Um das Wechselspiel der Entwicklung des Aktienrechts in Deutschland und Österreich im 19. und 20. Jahrhundert ging es Susanne Kalss (Universität Klagenfurt). Sie zeigte auf, dass das Vorurteil, Österreich habe das deutsche Aktienrecht stets nur kopiert, nicht zutreffe. Anhand seiner Entstehungsgeschichte bewies sie, dass sich vielmehr das geltende Aktienrecht im Rahmen eines dialektischen Prozesses entwickelt hat. Österreich habe in der Zeit von 1869 bis 1900 ausgereifte Aktienrechtsentwürfe vorgelegt und diskutiert, die dann von Deutschland auch übernommen wurden. Die Vortragende arbeitete heraus, dass die Aktienrechtsgeschichte ein weit aktiveres und schöpferischeres Bild Österreichs darstelle, als man annehmen würde. Die rechtshistorische Forschung sei wichtig, so Kalss, um neue Ideen für rechtspolitische Fragen zu gewinnen und mache außerdem eine Kontrolle dieser Ideen möglich: Durch die geschichtliche Betrachtung sei eine Analyse dahingehend sinnvoll, ob sich das damals Neue im Zeitablauf bewährt habe. Daher sei Rechtsgeschichte gerade im Gesellschaftsrecht Stütze für die Betrachtung des geltenden Rechts und darauf aufbauend auch für neue Entwicklungen.

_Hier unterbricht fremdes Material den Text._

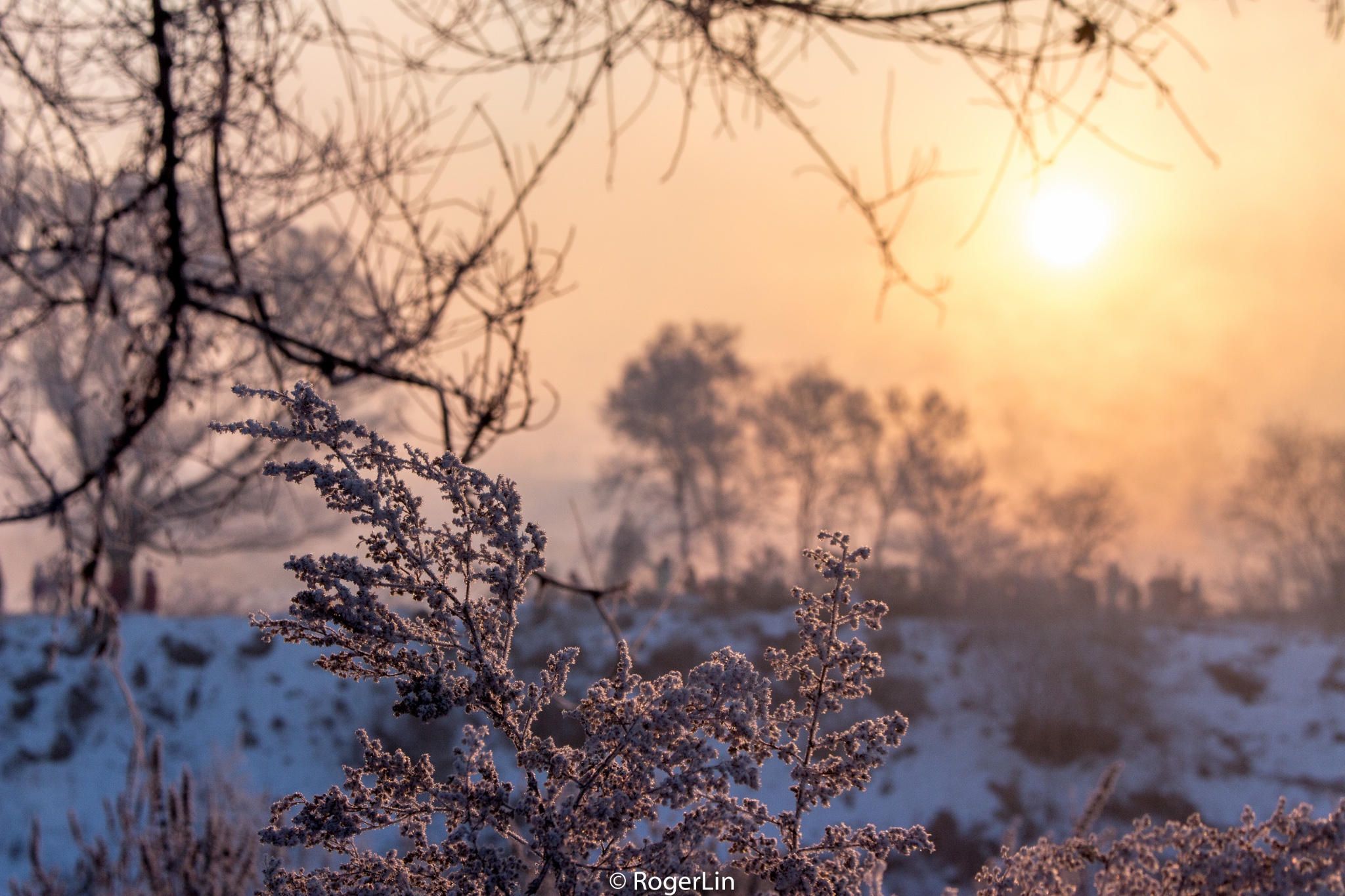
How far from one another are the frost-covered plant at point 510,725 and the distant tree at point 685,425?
23.5 meters

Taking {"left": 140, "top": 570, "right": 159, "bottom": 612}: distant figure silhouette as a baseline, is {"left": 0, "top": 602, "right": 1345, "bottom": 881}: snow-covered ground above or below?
below

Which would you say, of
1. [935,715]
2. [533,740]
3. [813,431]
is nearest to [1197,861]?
[533,740]

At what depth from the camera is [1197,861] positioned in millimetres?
854

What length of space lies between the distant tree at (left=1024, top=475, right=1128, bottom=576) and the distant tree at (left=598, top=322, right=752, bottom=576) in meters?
9.03

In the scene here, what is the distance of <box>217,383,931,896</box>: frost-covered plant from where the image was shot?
28.3 inches

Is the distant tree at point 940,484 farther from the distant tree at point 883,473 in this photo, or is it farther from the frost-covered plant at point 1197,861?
the frost-covered plant at point 1197,861

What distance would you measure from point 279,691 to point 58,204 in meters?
9.87

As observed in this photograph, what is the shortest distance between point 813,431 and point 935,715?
12.7 meters

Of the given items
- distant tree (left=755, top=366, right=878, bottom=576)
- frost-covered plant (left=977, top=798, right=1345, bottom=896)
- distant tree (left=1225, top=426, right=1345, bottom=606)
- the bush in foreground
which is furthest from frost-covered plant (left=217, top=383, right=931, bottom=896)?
distant tree (left=1225, top=426, right=1345, bottom=606)

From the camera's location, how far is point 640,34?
2006mm

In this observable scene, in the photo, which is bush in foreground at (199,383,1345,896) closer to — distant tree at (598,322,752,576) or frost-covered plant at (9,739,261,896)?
frost-covered plant at (9,739,261,896)

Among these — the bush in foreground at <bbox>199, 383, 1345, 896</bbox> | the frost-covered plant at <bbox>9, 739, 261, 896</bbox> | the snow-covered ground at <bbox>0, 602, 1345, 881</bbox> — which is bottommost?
the snow-covered ground at <bbox>0, 602, 1345, 881</bbox>

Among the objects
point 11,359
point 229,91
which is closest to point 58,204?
point 229,91

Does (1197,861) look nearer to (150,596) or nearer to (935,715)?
(935,715)
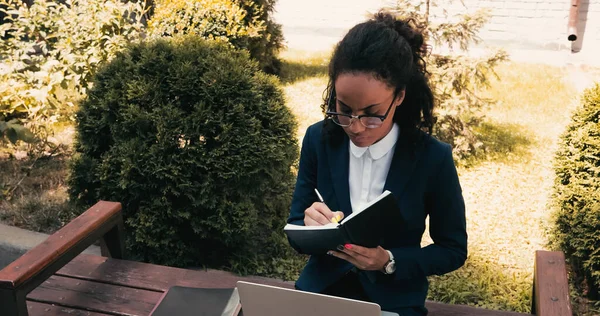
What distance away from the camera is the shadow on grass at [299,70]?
766 centimetres

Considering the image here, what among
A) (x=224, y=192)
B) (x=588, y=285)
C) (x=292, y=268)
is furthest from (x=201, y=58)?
(x=588, y=285)

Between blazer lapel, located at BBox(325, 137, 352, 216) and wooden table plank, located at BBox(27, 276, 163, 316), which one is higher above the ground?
blazer lapel, located at BBox(325, 137, 352, 216)

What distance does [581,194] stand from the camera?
10.7 feet

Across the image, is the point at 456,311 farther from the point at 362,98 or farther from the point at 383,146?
the point at 362,98

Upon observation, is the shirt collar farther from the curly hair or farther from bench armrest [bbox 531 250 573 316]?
bench armrest [bbox 531 250 573 316]

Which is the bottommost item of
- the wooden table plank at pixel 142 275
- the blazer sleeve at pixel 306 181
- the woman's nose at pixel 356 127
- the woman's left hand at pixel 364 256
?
the wooden table plank at pixel 142 275

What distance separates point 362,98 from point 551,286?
1.02 metres

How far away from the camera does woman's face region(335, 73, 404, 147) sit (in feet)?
6.06

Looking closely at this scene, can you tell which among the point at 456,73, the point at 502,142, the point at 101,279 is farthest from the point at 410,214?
the point at 502,142

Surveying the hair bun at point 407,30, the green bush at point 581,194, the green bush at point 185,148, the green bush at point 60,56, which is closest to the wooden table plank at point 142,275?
the green bush at point 185,148

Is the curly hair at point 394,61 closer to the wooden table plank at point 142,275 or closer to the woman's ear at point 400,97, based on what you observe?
the woman's ear at point 400,97

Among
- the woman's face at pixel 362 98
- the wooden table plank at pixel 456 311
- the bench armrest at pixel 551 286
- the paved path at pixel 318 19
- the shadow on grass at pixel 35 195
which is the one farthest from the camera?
the paved path at pixel 318 19

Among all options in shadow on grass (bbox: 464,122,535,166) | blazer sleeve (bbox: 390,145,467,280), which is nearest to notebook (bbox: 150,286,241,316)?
blazer sleeve (bbox: 390,145,467,280)

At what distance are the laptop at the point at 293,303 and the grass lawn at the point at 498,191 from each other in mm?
1780
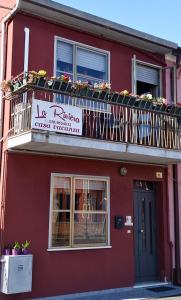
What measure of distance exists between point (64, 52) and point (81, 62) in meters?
0.56

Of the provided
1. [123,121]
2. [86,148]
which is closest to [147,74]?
[123,121]

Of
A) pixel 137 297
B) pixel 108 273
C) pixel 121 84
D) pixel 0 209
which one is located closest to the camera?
pixel 0 209

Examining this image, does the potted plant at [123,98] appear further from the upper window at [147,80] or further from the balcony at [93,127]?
the upper window at [147,80]

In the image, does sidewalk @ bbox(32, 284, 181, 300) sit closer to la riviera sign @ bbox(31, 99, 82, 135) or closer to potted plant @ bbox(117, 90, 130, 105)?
la riviera sign @ bbox(31, 99, 82, 135)

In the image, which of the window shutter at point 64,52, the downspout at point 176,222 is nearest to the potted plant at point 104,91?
the window shutter at point 64,52

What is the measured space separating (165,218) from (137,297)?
2611mm

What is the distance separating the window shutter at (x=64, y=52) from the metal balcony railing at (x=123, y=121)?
1260mm

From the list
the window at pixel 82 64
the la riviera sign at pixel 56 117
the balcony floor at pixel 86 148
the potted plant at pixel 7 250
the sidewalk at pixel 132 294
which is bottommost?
the sidewalk at pixel 132 294

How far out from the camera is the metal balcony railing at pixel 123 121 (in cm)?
955

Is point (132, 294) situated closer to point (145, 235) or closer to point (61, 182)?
point (145, 235)

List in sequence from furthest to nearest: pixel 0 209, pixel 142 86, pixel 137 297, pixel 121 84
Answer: pixel 142 86 < pixel 121 84 < pixel 137 297 < pixel 0 209

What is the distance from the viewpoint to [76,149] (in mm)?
9180

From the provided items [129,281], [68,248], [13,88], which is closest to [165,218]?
[129,281]

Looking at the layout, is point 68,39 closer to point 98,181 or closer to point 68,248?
point 98,181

Johannes Semler (Frankfurt/Main) beleuchtete "Die Entwicklung des deutschen Aktienrechts im 20. Jahrhundert" als "Geschichte seiner Reformen". Er machte deutlich, wo die Intentionen des Gesetzgebers in den einzelnen Perioden der Aktienrechtsgesetzgebung lagen, und welche Entwicklungen in der Praxis immer wieder neue Anpassungen und Reformen des Aktienrechts notwendig machten. Die einzelnen Funktionen der Organe Vorstand, Aufsichtsrat und Aktionärsversammlung wurden im Laufe des 20. Jahrhunderts immer wieder neu diskutiert und bewertet. Semler skizzierte das Aktiengesetz von 1937, welches an Reformbemühungen der Zwanziger Jahre anschloß und die Verantwortungsbereiche der Organe genau abgrenzte. Der Vorstandsvorsitzende wurde in dieser Periode deutlich gestärkt (Stichwort: "Führerprinzip") und in den Fünfziger Jahren auch daher der Ruf nach Änderungsvorschlägen laut. Durch die Aktienrechtsreform 1965 wurde dieser "Ungleichgewichtung" wieder entgegengewirkt und außerdem eine Verbesserung der Publizität in Hinblick auf die Ertragslage der Gesellschaften, der Schutz von Minderheitsaktionären und wieder eine höhere Einflußnahme der Aktionäre in der Hauptversammlung durchgesetzt. Semler machte die Problematik deutlich, einen Mittelweg zu finden, zum einen im Lichte des Individualschutzes des Anlegers umfassende Regelungen im Bereich des Gesellschaftsrechts anzustreben und zum anderen dabei nicht der Kritik der Überregulierung und mangelnden Anpassung an den Kapitalmarkt ausgesetzt zu werden. Mit seinem Vortrag arbeitete Semler diese unterschiedlichen Ansprüche, die in der jüngsten Rechtsgeschichte an den Aktienrechtsgesetzgeber gestellt wurden, deutlich heraus und gab dadurch anschließend zahlreiche Anhaltspunkte für eine spannende Diskussion.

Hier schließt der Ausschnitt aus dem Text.